The Dragon Is the Frame

Inspired by the life and work of Mark Aguhar

FOR IMMEDIATE RELEASE:

Contact:
Whitney Moeller
Assistant Director
312 996 6114
gallery400@uic.edu

Works made and inspired by Artist/Activist/Goddess Mark Aguhar

No Top Needed Resize
Image: Mark Aguhar, No Top Needed, 2010, gouache, pencil, watercolor, and ink on paper, 20 x 25 in.

June 22, 2012 – Chicago, IL — Inspired by the life and work of the indomitable Mark Aguhar (1987–2012), The Dragon Is the Frame features artwork by twenty-seven artists—Claire Arctander, Nina Barnett, Jeremy Bolen, Elijah Burgher, Edie Fake, Pamela Fraser, Tiffany Funk, R. E. H. Gordon, Steve Hnilicka, Kasia Houlihan, Mark Kent, Young Joon Kwak, Andrew Mausert-Mooney, Marianna Milhorat, Tim Nickodemus, Aay Preston-Myint, Juana Peralta, Macon Reed, Colin Self, Michael Sirianni, Nathan Thomas, Neal Vandenbergh, Xina Xurner and Isaac Fosl-van Wyke, Allison Yasukawa, Gwendolyn Zabicki, and Latham Zearfoss—presented alongside pieces by this fearless and beautiful artist, activist, and goddess. Uncompromising, incisive, and charismatic in her investigations of gender, queer advocacy, and the politics of marginalized identity, Mark deeply transformed the communities of which she was a part. The Dragon Is the Frame presents the challenging, compelling artwork she created in dialogue with pieces made by those she was closest to in Chicago. The exhibition format, which intersperses Mark’s works throughout the installation, is an attempt at capturing the way Mark’s communities functioned—individuals in constant communication, always sharing and influencing one another.

RECORDED INFORMATION ::
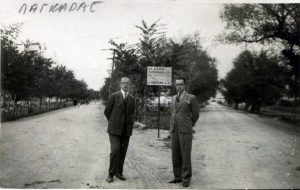 Lagadas-η είσοδος της πόλης 1925.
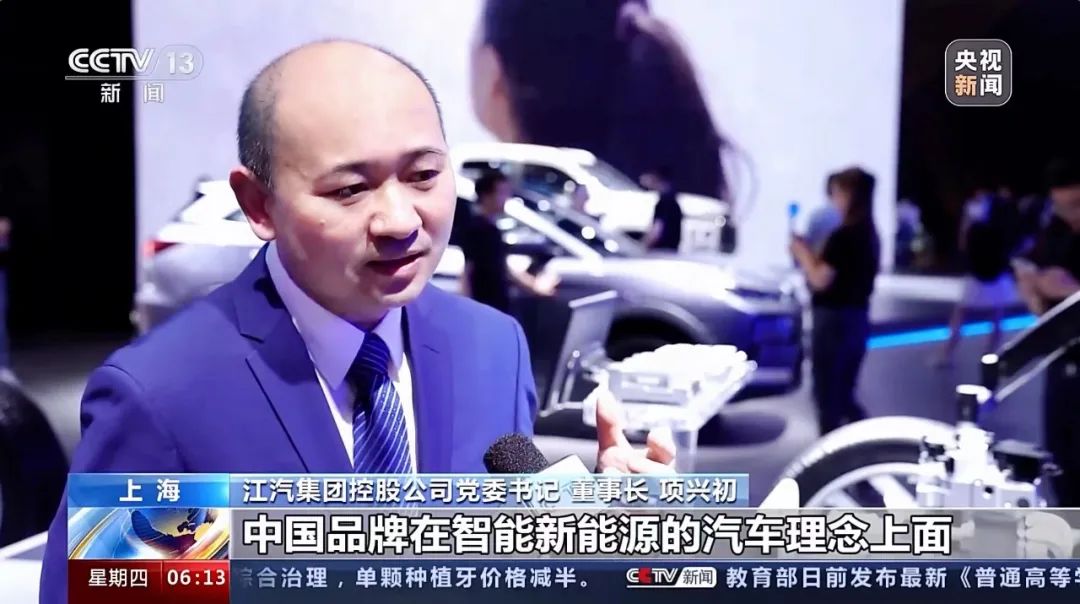 23144619lnwb 豪门国际官网-不凡成就非凡,相信品牌力量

WHAT THE TASK REQUIRES ::
Return the passage of the exhibition announcement from "Works made and" up to and including "20 x 25 in.", copied word for word.

TASK OUTPUT ::
Works made and inspired by Artist/Activist/Goddess Mark Aguhar

No Top Needed Resize
Image: Mark Aguhar, No Top Needed, 2010, gouache, pencil, watercolor, and ink on paper, 20 x 25 in.